■ What you will do: The lines to extract begin at the line that contains "According to what" and run through the last line of the listing; reproduce them exactly, minus any pictures.
────────────────────
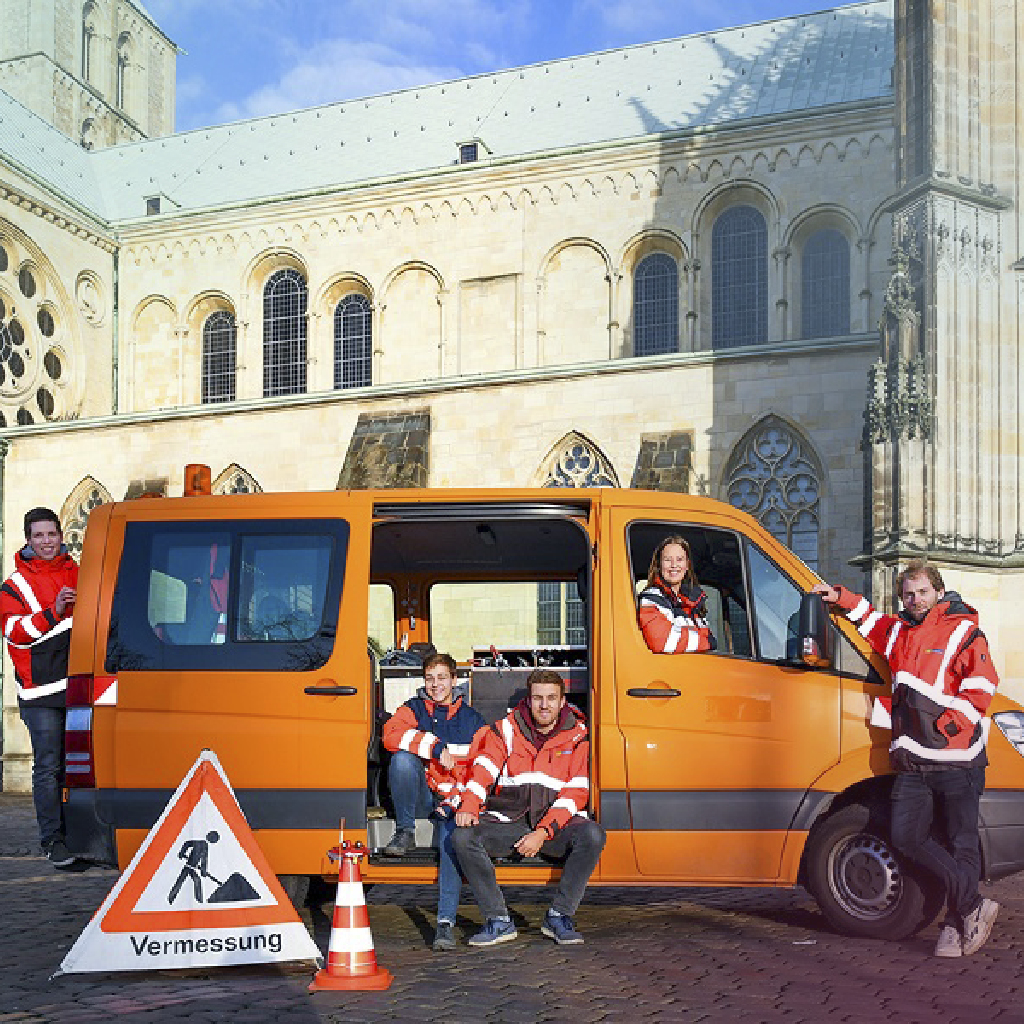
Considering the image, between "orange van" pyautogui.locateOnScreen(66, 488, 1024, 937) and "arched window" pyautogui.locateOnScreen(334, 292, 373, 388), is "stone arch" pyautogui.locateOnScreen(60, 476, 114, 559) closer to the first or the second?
"arched window" pyautogui.locateOnScreen(334, 292, 373, 388)

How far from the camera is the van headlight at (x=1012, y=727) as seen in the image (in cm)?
710

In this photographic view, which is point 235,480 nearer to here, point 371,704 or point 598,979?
point 371,704

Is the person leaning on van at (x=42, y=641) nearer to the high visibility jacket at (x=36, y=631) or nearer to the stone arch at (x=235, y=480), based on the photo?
the high visibility jacket at (x=36, y=631)

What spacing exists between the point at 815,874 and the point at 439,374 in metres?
23.6

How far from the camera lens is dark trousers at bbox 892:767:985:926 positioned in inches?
260

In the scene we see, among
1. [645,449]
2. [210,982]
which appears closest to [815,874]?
[210,982]

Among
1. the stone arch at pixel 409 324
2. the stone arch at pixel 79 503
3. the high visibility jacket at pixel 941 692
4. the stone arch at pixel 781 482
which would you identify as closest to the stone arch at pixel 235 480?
the stone arch at pixel 79 503

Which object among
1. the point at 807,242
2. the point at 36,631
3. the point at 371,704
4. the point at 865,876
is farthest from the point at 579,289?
the point at 865,876

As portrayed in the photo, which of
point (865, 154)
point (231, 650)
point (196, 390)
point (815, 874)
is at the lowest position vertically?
point (815, 874)

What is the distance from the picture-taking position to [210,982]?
19.9 ft

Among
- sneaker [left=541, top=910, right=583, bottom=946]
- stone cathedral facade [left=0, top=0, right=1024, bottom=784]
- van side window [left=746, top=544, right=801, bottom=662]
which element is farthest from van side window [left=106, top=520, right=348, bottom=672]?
stone cathedral facade [left=0, top=0, right=1024, bottom=784]

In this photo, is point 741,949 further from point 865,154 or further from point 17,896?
point 865,154

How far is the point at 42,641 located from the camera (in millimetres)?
7809

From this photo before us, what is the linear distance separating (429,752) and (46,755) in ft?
7.64
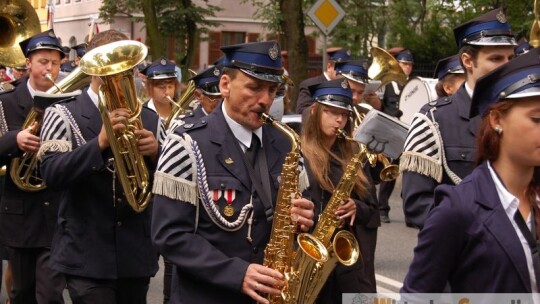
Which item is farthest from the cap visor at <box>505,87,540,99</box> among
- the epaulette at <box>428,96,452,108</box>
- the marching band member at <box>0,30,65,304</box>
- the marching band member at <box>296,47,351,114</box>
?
the marching band member at <box>296,47,351,114</box>

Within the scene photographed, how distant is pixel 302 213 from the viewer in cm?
A: 469

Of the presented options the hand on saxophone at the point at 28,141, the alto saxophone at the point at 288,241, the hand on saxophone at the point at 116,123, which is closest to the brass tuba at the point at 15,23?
the hand on saxophone at the point at 28,141

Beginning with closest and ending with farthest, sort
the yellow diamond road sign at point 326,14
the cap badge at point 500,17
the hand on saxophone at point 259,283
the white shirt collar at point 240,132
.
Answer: the hand on saxophone at point 259,283, the white shirt collar at point 240,132, the cap badge at point 500,17, the yellow diamond road sign at point 326,14

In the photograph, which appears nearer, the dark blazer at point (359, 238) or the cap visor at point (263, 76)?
the cap visor at point (263, 76)

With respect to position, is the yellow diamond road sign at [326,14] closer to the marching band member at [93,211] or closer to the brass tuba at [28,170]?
the brass tuba at [28,170]

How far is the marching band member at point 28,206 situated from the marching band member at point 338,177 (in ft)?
6.07

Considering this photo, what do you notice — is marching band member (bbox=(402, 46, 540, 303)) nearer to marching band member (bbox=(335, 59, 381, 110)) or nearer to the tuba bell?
marching band member (bbox=(335, 59, 381, 110))

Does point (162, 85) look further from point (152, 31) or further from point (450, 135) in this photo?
point (152, 31)

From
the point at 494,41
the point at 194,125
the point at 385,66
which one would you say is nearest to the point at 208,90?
the point at 494,41

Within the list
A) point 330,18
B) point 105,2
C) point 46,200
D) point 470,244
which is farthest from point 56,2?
point 470,244

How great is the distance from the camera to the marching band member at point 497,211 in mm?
3461

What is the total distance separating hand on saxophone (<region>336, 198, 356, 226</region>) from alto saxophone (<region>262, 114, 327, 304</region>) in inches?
46.8

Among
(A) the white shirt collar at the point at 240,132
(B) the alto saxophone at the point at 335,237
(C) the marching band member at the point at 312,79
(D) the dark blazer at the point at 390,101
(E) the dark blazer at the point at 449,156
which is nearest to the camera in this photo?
(A) the white shirt collar at the point at 240,132

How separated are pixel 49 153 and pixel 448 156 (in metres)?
2.11
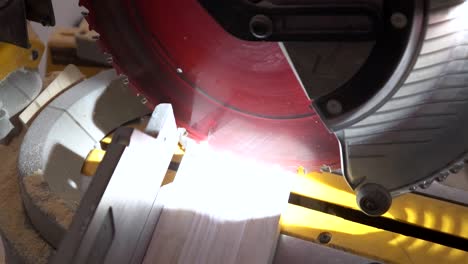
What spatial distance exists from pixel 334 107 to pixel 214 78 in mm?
322

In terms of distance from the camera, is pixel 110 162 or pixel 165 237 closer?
pixel 110 162

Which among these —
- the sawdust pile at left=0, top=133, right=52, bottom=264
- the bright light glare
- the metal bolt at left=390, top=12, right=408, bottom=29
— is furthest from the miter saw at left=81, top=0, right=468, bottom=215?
the sawdust pile at left=0, top=133, right=52, bottom=264

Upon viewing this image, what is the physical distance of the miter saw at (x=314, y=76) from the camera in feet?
2.83

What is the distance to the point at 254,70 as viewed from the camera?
3.76 feet

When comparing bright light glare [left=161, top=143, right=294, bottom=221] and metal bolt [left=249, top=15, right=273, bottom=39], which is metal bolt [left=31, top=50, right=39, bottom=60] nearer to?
bright light glare [left=161, top=143, right=294, bottom=221]

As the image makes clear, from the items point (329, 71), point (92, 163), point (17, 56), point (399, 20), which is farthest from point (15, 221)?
point (399, 20)

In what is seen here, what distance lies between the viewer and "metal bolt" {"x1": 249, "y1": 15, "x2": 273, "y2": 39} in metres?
0.89

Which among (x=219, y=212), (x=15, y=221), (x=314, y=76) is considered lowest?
(x=15, y=221)

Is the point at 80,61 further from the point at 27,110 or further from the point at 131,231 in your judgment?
the point at 131,231

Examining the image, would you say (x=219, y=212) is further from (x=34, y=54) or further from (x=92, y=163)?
(x=34, y=54)

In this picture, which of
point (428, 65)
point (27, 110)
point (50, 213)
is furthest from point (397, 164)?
point (27, 110)

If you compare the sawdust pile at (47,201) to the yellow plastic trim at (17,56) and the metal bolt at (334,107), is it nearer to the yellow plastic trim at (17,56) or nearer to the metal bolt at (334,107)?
the yellow plastic trim at (17,56)

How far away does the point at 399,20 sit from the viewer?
2.76ft

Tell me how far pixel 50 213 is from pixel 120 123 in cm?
41
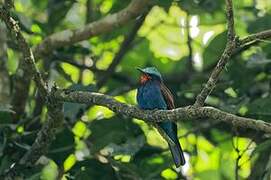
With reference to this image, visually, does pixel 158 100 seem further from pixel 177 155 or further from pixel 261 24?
pixel 261 24

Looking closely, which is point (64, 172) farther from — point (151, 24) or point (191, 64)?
point (151, 24)

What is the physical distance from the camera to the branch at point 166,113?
10.2ft

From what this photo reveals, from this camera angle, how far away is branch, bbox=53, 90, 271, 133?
3115 mm

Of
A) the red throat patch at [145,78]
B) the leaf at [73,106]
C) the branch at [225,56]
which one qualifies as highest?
the branch at [225,56]

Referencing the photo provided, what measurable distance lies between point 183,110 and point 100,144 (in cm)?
173

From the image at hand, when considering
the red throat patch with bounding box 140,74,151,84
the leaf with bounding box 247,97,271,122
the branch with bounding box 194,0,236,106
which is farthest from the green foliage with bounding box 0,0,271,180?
the branch with bounding box 194,0,236,106

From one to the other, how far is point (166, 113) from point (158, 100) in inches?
50.4

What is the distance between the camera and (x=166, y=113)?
11.5 feet

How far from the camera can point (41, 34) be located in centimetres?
608

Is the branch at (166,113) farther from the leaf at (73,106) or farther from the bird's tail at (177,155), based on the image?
the bird's tail at (177,155)

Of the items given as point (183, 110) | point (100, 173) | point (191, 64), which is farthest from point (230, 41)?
point (191, 64)

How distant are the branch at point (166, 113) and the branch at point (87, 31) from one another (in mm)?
1151

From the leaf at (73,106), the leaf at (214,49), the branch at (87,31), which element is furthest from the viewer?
the leaf at (214,49)

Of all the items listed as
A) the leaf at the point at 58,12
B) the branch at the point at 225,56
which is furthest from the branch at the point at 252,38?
the leaf at the point at 58,12
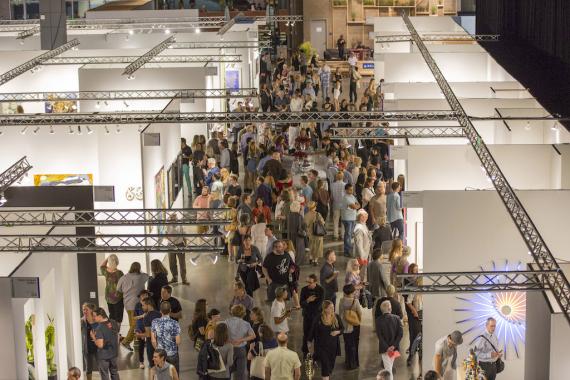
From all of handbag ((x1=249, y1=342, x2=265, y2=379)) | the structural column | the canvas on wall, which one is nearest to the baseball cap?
handbag ((x1=249, y1=342, x2=265, y2=379))

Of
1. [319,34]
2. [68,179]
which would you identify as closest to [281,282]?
[68,179]

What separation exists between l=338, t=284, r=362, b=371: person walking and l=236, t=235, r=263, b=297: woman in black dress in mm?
1909

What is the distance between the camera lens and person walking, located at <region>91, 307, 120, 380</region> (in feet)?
38.7

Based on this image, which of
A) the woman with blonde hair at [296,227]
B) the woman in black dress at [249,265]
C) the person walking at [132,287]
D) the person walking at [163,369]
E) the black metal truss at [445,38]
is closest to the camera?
the person walking at [163,369]

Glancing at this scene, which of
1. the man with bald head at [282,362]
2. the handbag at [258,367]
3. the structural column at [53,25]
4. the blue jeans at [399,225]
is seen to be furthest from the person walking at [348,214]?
the structural column at [53,25]

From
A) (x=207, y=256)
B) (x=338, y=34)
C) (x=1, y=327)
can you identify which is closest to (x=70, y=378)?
(x=1, y=327)

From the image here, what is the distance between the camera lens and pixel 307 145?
903 inches

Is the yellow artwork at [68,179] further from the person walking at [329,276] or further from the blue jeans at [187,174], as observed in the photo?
the person walking at [329,276]

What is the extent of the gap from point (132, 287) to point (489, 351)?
4190 millimetres

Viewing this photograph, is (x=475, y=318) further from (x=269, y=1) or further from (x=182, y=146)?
(x=269, y=1)

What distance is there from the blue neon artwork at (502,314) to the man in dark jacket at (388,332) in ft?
2.21

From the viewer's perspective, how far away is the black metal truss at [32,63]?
21.2m

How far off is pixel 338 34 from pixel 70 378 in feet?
107

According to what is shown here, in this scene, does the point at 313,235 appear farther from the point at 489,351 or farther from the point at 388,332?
the point at 489,351
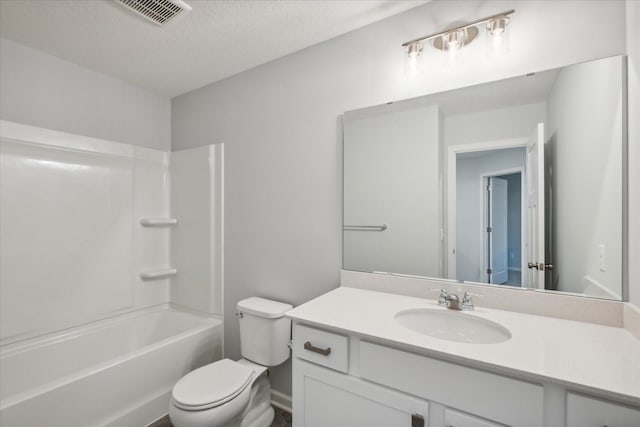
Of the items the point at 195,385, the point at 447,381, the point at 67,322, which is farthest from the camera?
the point at 67,322

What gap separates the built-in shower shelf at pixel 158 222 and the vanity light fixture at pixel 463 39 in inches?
87.9

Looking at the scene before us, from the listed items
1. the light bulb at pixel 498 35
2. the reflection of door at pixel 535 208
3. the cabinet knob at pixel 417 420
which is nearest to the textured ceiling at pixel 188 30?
the light bulb at pixel 498 35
────────────────────
■ Solution to the problem:
According to what is shown here, in this scene, does the point at 313,235 appear farther from the point at 489,351 or farther from the point at 388,332?
the point at 489,351
Of the items the point at 195,385, the point at 447,381, the point at 67,322, which is farthest from the camera?
the point at 67,322

What gap separates the built-in shower shelf at pixel 158 222 and the vanity light fixture at pixel 463 39 in inches?
87.9

Looking at the scene before us, from the listed items
1. the light bulb at pixel 498 35
2. the reflection of door at pixel 535 208
3. the cabinet knob at pixel 417 420
which is nearest to the textured ceiling at pixel 188 30?
the light bulb at pixel 498 35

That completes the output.